§ Task
Copy the lines below verbatim, starting at the line containing "List (x=345, y=572)" and ending at the line containing "5. (x=492, y=125)", both included.

§ Data rows
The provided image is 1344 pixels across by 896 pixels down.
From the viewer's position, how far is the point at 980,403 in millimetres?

==

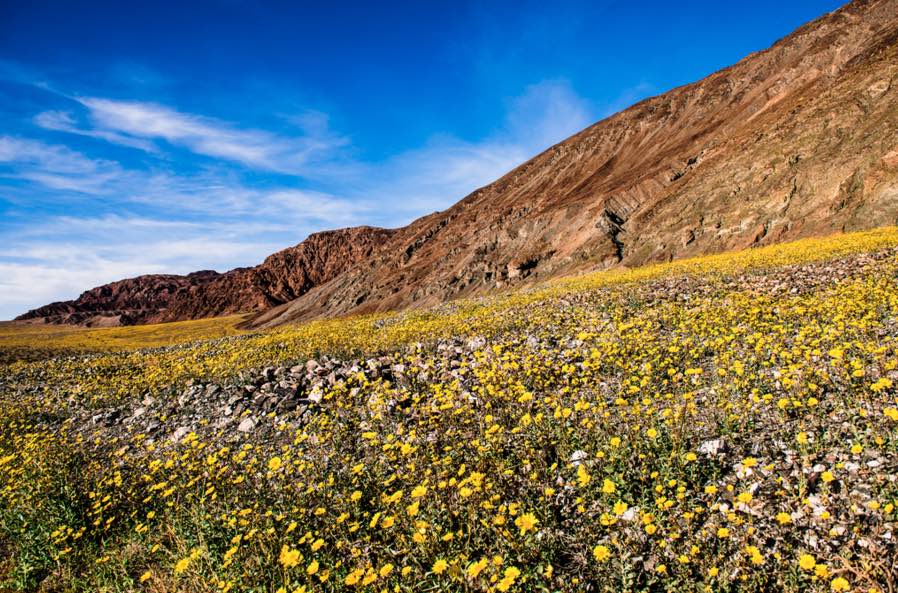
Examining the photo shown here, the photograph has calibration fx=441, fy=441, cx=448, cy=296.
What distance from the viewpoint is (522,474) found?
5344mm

* * *

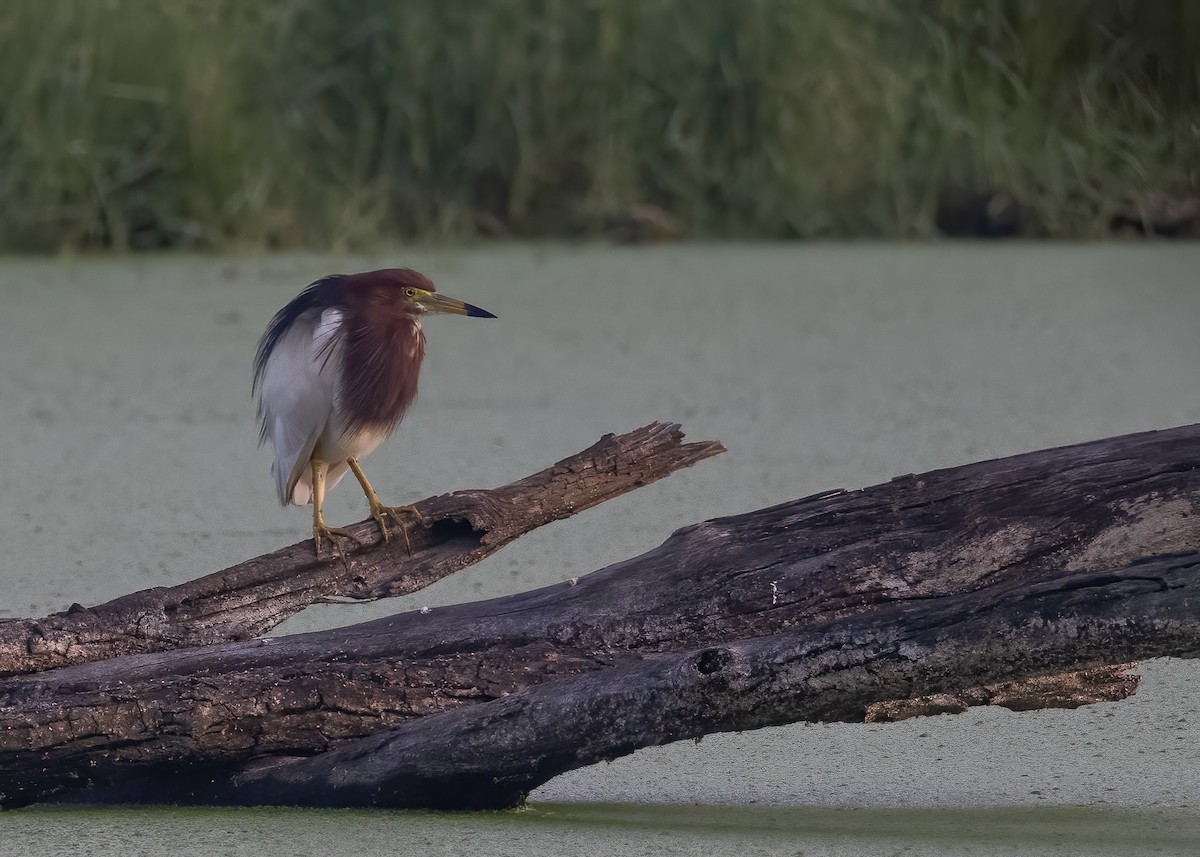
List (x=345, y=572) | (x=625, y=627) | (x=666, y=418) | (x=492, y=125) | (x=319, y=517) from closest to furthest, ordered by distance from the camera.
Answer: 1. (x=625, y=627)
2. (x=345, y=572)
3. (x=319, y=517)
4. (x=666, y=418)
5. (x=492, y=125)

§ Reply
List (x=345, y=572) | (x=625, y=627) | (x=666, y=418) | (x=492, y=125) | (x=319, y=517) from closest to furthest, ordered by distance from the camera.
Answer: 1. (x=625, y=627)
2. (x=345, y=572)
3. (x=319, y=517)
4. (x=666, y=418)
5. (x=492, y=125)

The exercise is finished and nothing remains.